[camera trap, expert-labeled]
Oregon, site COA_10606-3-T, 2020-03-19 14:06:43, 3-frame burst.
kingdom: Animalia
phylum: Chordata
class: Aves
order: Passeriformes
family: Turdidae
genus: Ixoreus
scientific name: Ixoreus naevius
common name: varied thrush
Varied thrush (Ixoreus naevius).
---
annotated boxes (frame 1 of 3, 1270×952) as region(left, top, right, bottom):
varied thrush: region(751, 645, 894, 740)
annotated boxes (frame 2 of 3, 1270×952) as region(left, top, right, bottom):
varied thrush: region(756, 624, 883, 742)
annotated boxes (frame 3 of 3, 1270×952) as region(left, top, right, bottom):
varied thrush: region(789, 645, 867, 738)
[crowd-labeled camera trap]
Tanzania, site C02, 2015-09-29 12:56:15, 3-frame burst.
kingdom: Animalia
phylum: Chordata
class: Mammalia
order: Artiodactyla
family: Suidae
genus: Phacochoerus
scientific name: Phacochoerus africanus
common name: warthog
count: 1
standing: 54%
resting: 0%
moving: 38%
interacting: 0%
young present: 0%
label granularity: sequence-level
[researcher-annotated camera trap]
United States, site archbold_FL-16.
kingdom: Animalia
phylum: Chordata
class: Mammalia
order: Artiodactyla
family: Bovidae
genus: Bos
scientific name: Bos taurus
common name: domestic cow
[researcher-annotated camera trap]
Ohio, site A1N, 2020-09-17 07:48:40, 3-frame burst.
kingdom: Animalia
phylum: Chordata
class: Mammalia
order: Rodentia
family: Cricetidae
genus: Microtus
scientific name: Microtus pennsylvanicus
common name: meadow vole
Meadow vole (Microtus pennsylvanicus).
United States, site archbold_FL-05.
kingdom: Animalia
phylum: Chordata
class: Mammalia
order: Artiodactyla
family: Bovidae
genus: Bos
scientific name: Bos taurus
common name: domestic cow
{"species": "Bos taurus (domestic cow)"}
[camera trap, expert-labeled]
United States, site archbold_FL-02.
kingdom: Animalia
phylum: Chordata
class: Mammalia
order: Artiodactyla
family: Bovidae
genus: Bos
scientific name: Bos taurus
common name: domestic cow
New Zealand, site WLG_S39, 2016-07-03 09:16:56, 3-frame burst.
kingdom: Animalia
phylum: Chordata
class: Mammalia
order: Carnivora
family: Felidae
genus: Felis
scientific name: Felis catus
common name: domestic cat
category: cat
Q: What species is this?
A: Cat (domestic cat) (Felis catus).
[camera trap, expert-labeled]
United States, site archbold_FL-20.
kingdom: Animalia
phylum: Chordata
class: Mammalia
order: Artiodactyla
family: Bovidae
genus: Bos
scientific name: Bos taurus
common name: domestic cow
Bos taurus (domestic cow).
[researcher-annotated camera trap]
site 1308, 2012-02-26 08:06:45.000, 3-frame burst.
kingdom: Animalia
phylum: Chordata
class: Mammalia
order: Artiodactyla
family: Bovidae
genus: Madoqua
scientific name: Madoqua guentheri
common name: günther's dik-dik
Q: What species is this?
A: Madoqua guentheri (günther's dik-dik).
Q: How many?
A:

--- --- ---

What is the number of lines in the entries above that contain the word "States"? Answer with that number only.

4